When I was at home in relative quiet, I expanded the soundstage to its maximum area, creating an airy concert-hall effect. In a noisy office environment, I created a smaller sound area for tighter, punchier audio.
Rappr is definitely fun to use, but its biggest setback is that it currently supports only Mac OS. However, Dysonics is working to push out an iOS version with an Android iteration to follow.
While listening to music or movies on your laptop is fun, most people use their headphones with mobile devices, which is where the free Rondify app comes in handy. Described as a beta version of what eventually became Rappr, the iOS-exclusive Rondify lets music lovers bring 3D audio to their premium Spotify accounts via the RondoMotion.
Similar to Rappr, the app tracks your head position and adjusts the audio accordingly. There's also the ability to change soundscapes, but Rondify is limited to three zones (Front Row, Club Concert and Stadium Concert) unlike Rappr's sliding zones. In addition, the app offers presets for Live Recordings, Surround Sound and Movie Scores.
My favorite aspect of Rondify is the seamless integration with Spotify. I could access Spotify's Top Lists and my playlists, as well as search through the app's immense song catalog. However, it would have been nice if I could have used RondoMotion with other apps, such as Pandora, Netflix or Hulu.
I never realized how much depth you lose listening to headphones. Even though headphones surround your ears, you never feel like the band is right in front of you, with a horn section to the left and the bass on the right. Together, RondoMotion and Rappr restore that sensation, and it is exhilarating.
As a bonus, the SurroundSound and Bass Boost presets can enhance audio quality on what would normally be mediocre headphones. For the purposes of my testing, I used the 808 Audio Over-Ear Headphones. On the Rappr app, I used the Music preset with 3D Audio enabled and the soundstage at a setting similar to the Parrot Zik 2.0 app's Jazz Club mode.
The technology works best with live recordings, so I started with "Unbreakable" from Alicia Keys' "Unplugged" album. As the music began playing, I easily ascertained that the keyboardist was located to my left while the background singers were positioned to the right. Keys' sometimes-raspy alto was dead center.

[Data excerpts]
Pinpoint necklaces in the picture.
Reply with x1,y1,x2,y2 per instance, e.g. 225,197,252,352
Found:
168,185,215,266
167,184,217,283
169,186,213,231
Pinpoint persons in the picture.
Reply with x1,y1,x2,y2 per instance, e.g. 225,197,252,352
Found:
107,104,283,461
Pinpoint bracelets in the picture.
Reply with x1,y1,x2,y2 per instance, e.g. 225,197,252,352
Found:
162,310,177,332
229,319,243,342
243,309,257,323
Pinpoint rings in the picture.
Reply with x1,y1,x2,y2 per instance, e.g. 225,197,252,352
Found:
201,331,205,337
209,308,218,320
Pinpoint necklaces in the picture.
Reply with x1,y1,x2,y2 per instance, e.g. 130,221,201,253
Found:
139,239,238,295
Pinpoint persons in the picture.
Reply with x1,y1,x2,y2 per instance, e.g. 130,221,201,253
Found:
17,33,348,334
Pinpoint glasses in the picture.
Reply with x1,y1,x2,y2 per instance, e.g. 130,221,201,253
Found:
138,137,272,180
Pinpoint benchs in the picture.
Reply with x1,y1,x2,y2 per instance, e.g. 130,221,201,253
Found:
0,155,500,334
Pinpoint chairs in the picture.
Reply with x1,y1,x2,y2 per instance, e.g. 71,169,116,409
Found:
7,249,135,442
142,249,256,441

*REQUIREMENT*. Carry on the review of the RondoMotion and its Rappr and Rondify apps, picking up right after its last sentence.

*TASK RESULT*.
When I spun around in my chair, I noted how the sound changed in reference to my position. Turning to the left made the keyboard louder, while the artist and her background singers became quieter, and vice versa. When it came to overall audio quality, I preferred the Parrot Ziks, as these headphones sounded cleaner. They also delivered crisper highs.
However, my headphones definitely sounded better with the RondoMotion attached than without. Once I removed the hardware or disabled the software, the cans' sound signature fell flat and cold.
Several of my colleagues also took RondoMotion for a spin. After many a wide-eyed look of surprise and borderline confusion, the majority said they enjoyed the effect. However, they weren't sure if they'd want to use the 3D effect for music; they were more open to the idea of pairing it with movies or gaming.
Dysonics claims that the Bluetooth 4.0-equipped device can get between 15 and 20 hours of continuous battery life on a single charge. I squeezed five days out of the device, listening to it between 3 and 4 hours every day, before it died.
As far as range, the compact device tapped out at 43 feet. Anywhere past that, and the effect sputters out.
We've got 3D visuals, so why not 3D audio? Dysonics RondoMotion hardware and the Rappr app can transform any set of headphones into a formidable home theater system. The effect is instantaneous, adding a more immersive experience than the average headphone can deliver.
However, while the experience is definitely fun, I'm not sure if spatially focused audio is something I'd want to use every day, especially if it's tethered to a notebook. But for gaming and virtual reality, I'd recommend RondoMotion for audio junkies looking for the next big thing.